#### Directions
Pull every line of text out of the data below without changing a word, and leave the pictures out of your answer.

#### Source data
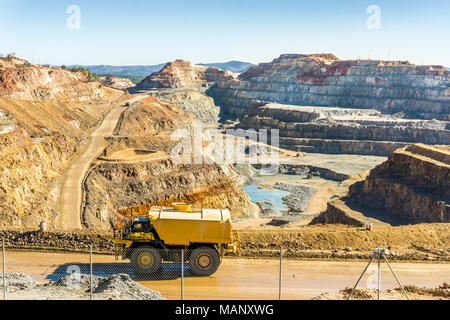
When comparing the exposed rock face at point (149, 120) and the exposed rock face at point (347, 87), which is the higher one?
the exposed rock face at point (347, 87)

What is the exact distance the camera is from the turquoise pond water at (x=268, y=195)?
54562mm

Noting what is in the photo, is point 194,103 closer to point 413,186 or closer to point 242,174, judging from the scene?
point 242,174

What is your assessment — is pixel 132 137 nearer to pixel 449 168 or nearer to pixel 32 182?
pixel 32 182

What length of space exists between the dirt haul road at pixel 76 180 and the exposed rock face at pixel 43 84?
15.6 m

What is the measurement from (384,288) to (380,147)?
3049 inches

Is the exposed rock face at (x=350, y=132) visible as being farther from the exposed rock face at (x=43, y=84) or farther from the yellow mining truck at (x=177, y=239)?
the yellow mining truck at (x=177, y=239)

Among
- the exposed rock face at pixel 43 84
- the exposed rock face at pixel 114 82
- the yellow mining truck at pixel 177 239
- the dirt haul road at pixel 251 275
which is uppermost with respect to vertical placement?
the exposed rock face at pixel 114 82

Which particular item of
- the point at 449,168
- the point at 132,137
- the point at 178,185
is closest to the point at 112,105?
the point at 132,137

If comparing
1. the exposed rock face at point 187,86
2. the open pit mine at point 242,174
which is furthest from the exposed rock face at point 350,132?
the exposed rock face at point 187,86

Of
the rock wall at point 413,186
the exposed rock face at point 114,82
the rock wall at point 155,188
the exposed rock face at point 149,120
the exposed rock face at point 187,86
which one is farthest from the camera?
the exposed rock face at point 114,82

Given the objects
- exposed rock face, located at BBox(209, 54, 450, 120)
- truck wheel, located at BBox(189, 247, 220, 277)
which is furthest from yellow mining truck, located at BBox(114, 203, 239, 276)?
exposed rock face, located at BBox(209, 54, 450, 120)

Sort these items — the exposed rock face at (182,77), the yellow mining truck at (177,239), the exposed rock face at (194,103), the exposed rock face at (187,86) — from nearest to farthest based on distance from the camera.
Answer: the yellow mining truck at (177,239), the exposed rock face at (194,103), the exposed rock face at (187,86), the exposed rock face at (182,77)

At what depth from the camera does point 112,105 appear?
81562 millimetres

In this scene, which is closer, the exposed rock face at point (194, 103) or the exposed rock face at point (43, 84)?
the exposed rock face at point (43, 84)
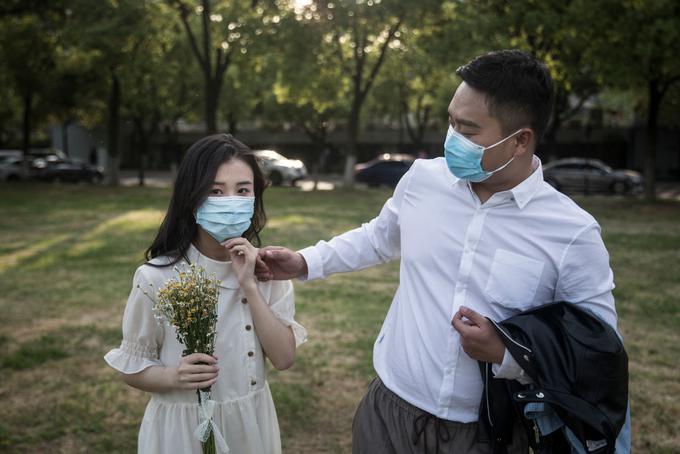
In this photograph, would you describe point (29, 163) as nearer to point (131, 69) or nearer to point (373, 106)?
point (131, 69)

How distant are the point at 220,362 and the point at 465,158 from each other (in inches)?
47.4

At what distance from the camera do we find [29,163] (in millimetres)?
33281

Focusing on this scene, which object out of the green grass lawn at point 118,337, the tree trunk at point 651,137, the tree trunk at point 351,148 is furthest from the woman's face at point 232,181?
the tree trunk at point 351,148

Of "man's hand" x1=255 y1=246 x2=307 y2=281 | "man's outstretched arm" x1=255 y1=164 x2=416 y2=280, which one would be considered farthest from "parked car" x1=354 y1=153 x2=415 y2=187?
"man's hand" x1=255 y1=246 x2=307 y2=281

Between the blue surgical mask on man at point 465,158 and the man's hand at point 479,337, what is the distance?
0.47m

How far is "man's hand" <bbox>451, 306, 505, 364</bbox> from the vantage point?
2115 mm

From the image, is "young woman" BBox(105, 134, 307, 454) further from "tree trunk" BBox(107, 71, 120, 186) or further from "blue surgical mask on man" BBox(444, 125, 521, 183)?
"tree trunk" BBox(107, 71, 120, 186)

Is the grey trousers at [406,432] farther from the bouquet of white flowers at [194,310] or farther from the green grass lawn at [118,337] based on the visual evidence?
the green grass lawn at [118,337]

#### Response to this exercise
When comparing the exposed rock face at point (149, 120) and the exposed rock face at point (347, 87), which is the higher one?
the exposed rock face at point (347, 87)

What is the exact distance the camera is from the turquoise pond water at (x=268, y=195)?
54562mm

Noting what is in the photo, is point 194,103 closer to point 413,186 or closer to point 242,174, judging from the scene?
point 242,174

What is your assessment — is pixel 132 137 nearer to pixel 449 168 or nearer to pixel 32 182?
pixel 32 182

What length of space exists between the dirt haul road at pixel 76 180 and the exposed rock face at pixel 43 84?
15.6 m

What is the measurement from (384,288) to (380,147)?
3049 inches

Is the exposed rock face at (x=350, y=132) visible as being farther from the exposed rock face at (x=43, y=84) or farther from the yellow mining truck at (x=177, y=239)?
the yellow mining truck at (x=177, y=239)

Among
- the exposed rock face at pixel 43 84
- the exposed rock face at pixel 114 82
- the yellow mining truck at pixel 177 239
- the dirt haul road at pixel 251 275
which is uppermost with respect to vertical placement?
the exposed rock face at pixel 114 82

Which particular item of
- the point at 449,168
- the point at 132,137
- the point at 178,185
is closest to the point at 112,105?
the point at 132,137

If comparing
1. the exposed rock face at point 187,86
2. the open pit mine at point 242,174
which is furthest from the exposed rock face at point 350,132?
the exposed rock face at point 187,86

Of
the rock wall at point 413,186
the exposed rock face at point 114,82
the rock wall at point 155,188
the exposed rock face at point 149,120
the exposed rock face at point 187,86
which one is farthest from the camera?
the exposed rock face at point 114,82

Given the objects
- exposed rock face, located at BBox(209, 54, 450, 120)
- truck wheel, located at BBox(189, 247, 220, 277)
which is furthest from yellow mining truck, located at BBox(114, 203, 239, 276)?
exposed rock face, located at BBox(209, 54, 450, 120)

Sort these items — the exposed rock face at (182,77), the yellow mining truck at (177,239), the exposed rock face at (194,103), the exposed rock face at (187,86) — from nearest to farthest based on distance from the camera.
Answer: the yellow mining truck at (177,239), the exposed rock face at (194,103), the exposed rock face at (187,86), the exposed rock face at (182,77)

At what depth from the camera does point 112,105 appear?
81562 millimetres

In this scene, which is closer, the exposed rock face at point (194, 103) or the exposed rock face at point (43, 84)?
the exposed rock face at point (43, 84)
In this photograph, would you describe point (29, 163) as nearer to point (131, 69) or nearer to point (373, 106)?
point (131, 69)

How distant are the point at 220,362 and the point at 465,158 from each other (in inches)?
47.4

At what distance from the camera do we find [29,163] (in millimetres)?
33281

Focusing on this scene, which object out of the green grass lawn at point 118,337, the tree trunk at point 651,137, the tree trunk at point 351,148 is furthest from the woman's face at point 232,181?
the tree trunk at point 351,148

Of "man's hand" x1=255 y1=246 x2=307 y2=281 | "man's outstretched arm" x1=255 y1=164 x2=416 y2=280, which one would be considered farthest from "parked car" x1=354 y1=153 x2=415 y2=187?
"man's hand" x1=255 y1=246 x2=307 y2=281

Between the blue surgical mask on man at point 465,158 and the man's hand at point 479,337, what is the distance?
0.47m

How far is "man's hand" <bbox>451, 306, 505, 364</bbox> from the vantage point?
2115 mm

From the image, is "young woman" BBox(105, 134, 307, 454) further from "tree trunk" BBox(107, 71, 120, 186) or further from "blue surgical mask on man" BBox(444, 125, 521, 183)?
"tree trunk" BBox(107, 71, 120, 186)

Is the grey trousers at [406,432] farther from the bouquet of white flowers at [194,310] or farther from the green grass lawn at [118,337] based on the visual evidence?
the green grass lawn at [118,337]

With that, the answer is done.